Work instructions.
Below is a set of records; restate each one word for word.

Stored records.
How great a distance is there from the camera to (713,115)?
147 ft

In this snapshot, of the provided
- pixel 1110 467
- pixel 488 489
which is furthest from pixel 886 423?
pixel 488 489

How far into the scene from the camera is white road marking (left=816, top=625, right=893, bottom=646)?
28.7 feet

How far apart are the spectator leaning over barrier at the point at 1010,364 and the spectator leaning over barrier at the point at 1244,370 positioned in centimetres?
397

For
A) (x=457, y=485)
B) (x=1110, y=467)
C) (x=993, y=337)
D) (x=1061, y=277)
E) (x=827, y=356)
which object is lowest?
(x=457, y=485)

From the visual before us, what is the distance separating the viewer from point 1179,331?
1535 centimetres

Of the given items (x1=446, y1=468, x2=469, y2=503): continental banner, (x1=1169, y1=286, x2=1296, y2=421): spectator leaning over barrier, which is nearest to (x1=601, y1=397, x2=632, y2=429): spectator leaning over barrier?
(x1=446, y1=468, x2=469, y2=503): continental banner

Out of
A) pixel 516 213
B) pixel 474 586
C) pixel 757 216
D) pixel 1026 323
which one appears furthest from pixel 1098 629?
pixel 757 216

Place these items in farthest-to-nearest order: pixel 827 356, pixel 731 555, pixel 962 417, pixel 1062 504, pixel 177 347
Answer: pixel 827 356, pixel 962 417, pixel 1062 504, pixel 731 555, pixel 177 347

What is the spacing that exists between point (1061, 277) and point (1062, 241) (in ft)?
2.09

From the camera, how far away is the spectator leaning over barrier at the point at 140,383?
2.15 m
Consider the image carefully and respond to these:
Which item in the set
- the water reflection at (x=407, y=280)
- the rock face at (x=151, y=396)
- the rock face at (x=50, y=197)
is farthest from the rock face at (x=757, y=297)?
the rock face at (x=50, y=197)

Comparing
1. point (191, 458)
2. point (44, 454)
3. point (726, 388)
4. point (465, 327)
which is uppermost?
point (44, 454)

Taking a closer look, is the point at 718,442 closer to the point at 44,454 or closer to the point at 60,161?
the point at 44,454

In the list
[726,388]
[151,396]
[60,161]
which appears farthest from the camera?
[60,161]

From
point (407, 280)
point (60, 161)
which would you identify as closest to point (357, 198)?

Output for this exercise.
How great a distance is there from the camera to (713,115)?
147 ft

In this snapshot, of the provided
- pixel 1110 467
- pixel 488 489
which is furthest from pixel 886 423?
pixel 488 489

How far into the scene from the camera is white road marking (left=816, top=625, right=893, bottom=646)?
28.7 feet

How far apart are the spectator leaning over barrier at the point at 1010,364 and the spectator leaning over barrier at the point at 1244,370 positioned in centimetres?
397

For
A) (x=457, y=485)
B) (x=1110, y=467)
C) (x=993, y=337)
D) (x=1061, y=277)
E) (x=827, y=356)
which object is lowest?
(x=457, y=485)

From the visual before us, what is the distance separating the viewer from point 1179,331?
1535 centimetres

Of the given items (x1=446, y1=468, x2=469, y2=503): continental banner, (x1=1169, y1=286, x2=1296, y2=421): spectator leaning over barrier, which is nearest to (x1=601, y1=397, x2=632, y2=429): spectator leaning over barrier?
(x1=446, y1=468, x2=469, y2=503): continental banner

Out of
A) pixel 516 213
B) pixel 474 586
C) pixel 757 216
D) pixel 1026 323
which one appears furthest from pixel 1098 629?
pixel 757 216

Place these items in farthest-to-nearest order: pixel 827 356, pixel 731 555, pixel 962 417, pixel 1062 504, pixel 177 347
Answer: pixel 827 356, pixel 962 417, pixel 1062 504, pixel 731 555, pixel 177 347

What is the spacing that exists between point (1061, 277) and point (1062, 241) (in ft)?
2.09

From the camera, how far away is the spectator leaning over barrier at the point at 140,383?
2.15 m
Consider the image carefully and respond to these:
Which item in the set
- the water reflection at (x=407, y=280)
- the rock face at (x=151, y=396)
- the rock face at (x=50, y=197)
is farthest from the rock face at (x=757, y=297)?
the rock face at (x=50, y=197)

Comparing
1. point (191, 458)
2. point (44, 454)
3. point (726, 388)
4. point (465, 327)
which is uppermost?
point (44, 454)

Taking a closer look, is the point at 718,442 closer to the point at 44,454 or closer to the point at 60,161?
the point at 44,454

In the list
[726,388]
[151,396]
[60,161]
which appears farthest from the camera?
[60,161]

From
point (407, 280)
point (60, 161)
which would you identify as closest to point (357, 198)?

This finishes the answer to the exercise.